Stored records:

────────────────────

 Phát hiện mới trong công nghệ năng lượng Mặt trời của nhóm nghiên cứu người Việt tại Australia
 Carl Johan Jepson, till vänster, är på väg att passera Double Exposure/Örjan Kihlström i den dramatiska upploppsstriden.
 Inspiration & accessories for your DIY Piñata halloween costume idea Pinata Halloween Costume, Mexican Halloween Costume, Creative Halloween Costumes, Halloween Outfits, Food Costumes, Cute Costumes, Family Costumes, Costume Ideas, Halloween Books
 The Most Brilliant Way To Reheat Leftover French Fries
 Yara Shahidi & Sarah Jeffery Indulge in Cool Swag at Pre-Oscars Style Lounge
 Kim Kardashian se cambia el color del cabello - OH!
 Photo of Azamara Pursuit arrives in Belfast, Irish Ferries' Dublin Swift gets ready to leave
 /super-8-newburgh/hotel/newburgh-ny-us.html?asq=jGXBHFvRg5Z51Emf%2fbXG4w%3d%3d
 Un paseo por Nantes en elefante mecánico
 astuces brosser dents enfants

────────────────────

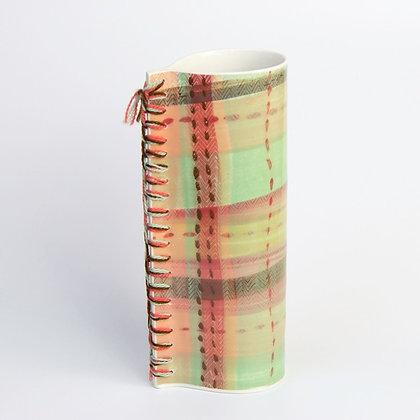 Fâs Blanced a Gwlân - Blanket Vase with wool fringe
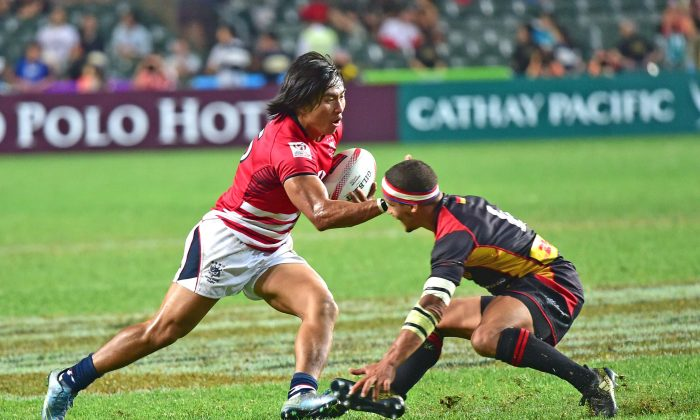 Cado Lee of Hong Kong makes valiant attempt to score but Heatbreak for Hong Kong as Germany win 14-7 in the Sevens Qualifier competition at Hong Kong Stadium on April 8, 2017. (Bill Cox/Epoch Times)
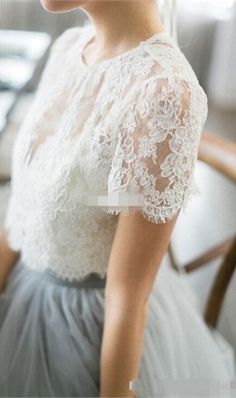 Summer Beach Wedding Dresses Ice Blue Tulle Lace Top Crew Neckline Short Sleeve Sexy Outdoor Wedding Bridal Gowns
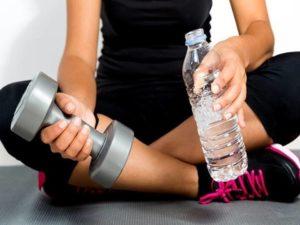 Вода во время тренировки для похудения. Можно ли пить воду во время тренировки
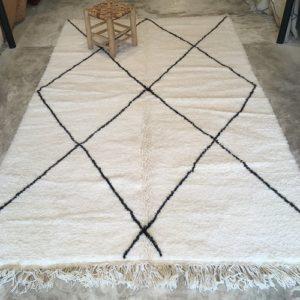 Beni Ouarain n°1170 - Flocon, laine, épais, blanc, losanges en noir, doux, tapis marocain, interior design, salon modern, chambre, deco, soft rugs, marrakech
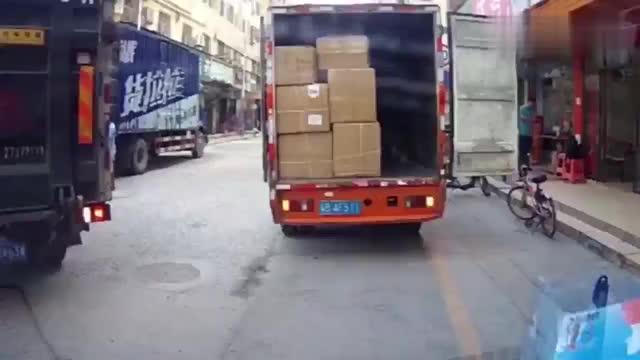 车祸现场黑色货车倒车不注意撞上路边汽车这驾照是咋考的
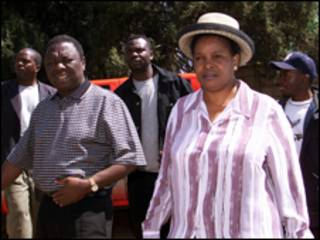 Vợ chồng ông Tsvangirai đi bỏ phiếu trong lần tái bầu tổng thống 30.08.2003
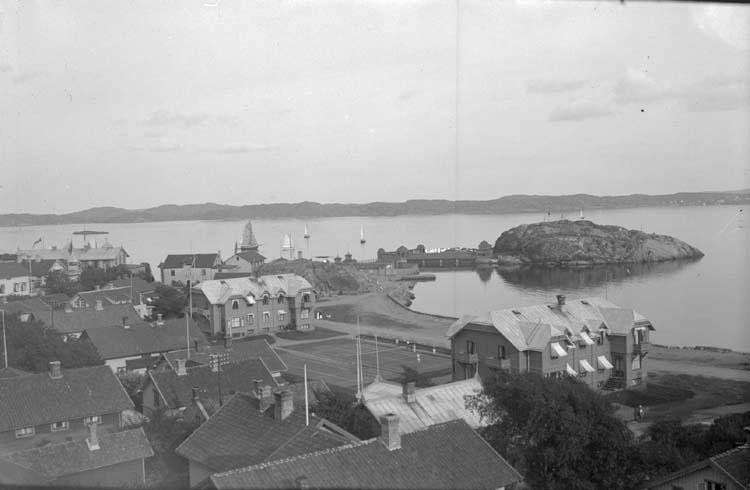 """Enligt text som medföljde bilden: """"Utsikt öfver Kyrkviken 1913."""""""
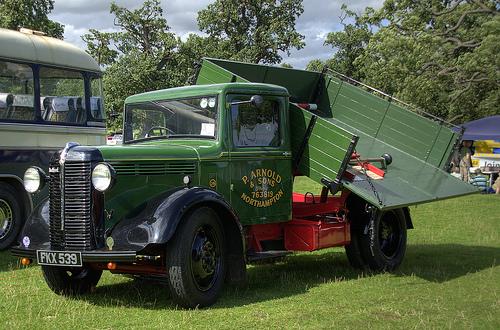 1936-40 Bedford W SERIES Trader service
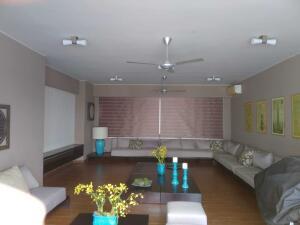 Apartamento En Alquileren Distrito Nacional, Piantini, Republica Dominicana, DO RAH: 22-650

────────────────────

- [Problem]: For this exercise, reproduce exactly the lines of the records above from the one with "1936-40 Bedford W SERIES Trader service" up to and including the one with "Apartamento En Alquileren", without pictures.

- [Result below]:
 1936-40 Bedford W SERIES Trader service
 Apartamento En Alquileren Distrito Nacional, Piantini, Republica Dominicana, DO RAH: 22-650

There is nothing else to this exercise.